Justice shall walk before him,
and salvation, along the way of his steps.
R. The glory of the Lord will dwell in our land.

AlleluiaJN 13:34
R. Alleluia, alleluia.
I give you a new commandment:
love one another as I have loved you.
R. Alleluia, alleluia.

GospelMT 5:20-26
Jesus said to his disciples: 
"I tell you, unless your righteousness surpasses that
of the scribes and Pharisees,
you will not enter into the Kingdom of heaven.

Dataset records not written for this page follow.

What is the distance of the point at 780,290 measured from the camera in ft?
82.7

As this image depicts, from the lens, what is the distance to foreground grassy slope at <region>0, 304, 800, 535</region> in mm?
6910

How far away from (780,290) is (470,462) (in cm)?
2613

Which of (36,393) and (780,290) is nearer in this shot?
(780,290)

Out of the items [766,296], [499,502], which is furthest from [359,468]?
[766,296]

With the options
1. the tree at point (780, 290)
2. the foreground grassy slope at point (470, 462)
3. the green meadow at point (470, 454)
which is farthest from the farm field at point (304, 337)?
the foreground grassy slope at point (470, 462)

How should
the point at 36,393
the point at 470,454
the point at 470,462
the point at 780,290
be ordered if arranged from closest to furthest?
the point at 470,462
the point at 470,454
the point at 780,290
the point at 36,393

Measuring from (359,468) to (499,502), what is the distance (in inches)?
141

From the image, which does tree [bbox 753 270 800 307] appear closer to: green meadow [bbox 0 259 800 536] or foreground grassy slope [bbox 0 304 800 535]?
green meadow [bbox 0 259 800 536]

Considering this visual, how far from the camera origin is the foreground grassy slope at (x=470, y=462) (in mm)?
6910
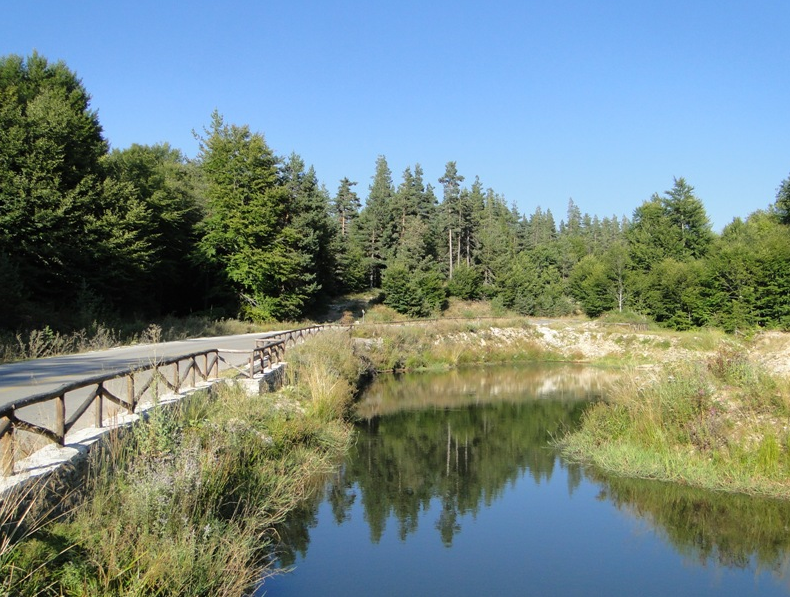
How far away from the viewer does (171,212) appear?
127 ft

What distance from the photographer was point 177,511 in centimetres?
676

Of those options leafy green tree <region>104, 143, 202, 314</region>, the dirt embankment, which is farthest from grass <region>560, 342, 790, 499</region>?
leafy green tree <region>104, 143, 202, 314</region>

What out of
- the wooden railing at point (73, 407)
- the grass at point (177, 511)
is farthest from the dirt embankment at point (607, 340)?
the wooden railing at point (73, 407)

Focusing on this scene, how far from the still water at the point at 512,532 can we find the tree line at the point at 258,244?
54.7 ft

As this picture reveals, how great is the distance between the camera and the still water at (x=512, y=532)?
837 centimetres

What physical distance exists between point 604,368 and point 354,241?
37401 mm

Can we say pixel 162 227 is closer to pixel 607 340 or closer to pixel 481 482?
pixel 607 340

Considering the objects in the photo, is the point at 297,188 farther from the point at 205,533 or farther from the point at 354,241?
the point at 205,533

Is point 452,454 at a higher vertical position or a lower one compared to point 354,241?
lower

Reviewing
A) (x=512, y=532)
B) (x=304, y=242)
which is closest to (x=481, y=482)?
(x=512, y=532)

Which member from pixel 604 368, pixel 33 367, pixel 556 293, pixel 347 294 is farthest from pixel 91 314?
pixel 556 293

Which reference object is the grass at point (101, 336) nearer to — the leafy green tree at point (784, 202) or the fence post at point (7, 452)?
the fence post at point (7, 452)

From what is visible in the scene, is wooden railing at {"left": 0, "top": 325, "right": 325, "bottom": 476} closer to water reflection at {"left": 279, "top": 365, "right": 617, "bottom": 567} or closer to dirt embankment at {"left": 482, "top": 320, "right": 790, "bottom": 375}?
water reflection at {"left": 279, "top": 365, "right": 617, "bottom": 567}

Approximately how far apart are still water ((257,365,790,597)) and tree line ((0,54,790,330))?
1667cm
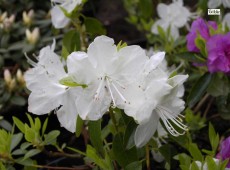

"You have heard that it was said to your ancestors,
You shall not kill; and whoever kills will be liable to judgment.
But I say to you, whoever is angry with his brother
will be liable to judgment,
and whoever says to his brother,
Raqa, will be answerable to the Sanhedrin,
and whoever says, 'You fool,' will be liable to fiery Gehenna.
Therefore, if you bring your gift to the altar,
and there recall that your brother
has anything against you,
leave your gift there at the altar,
go first and be reconciled with your brother,
and then come and offer your gift.
Settle with your opponent quickly while on the way to court with him.
Otherwise your opponent will hand you over to the judge,
and the judge will hand you over to the guard,
and you will be thrown into prison.
Amen, I say to you,
you will not be released until you have paid the last penny."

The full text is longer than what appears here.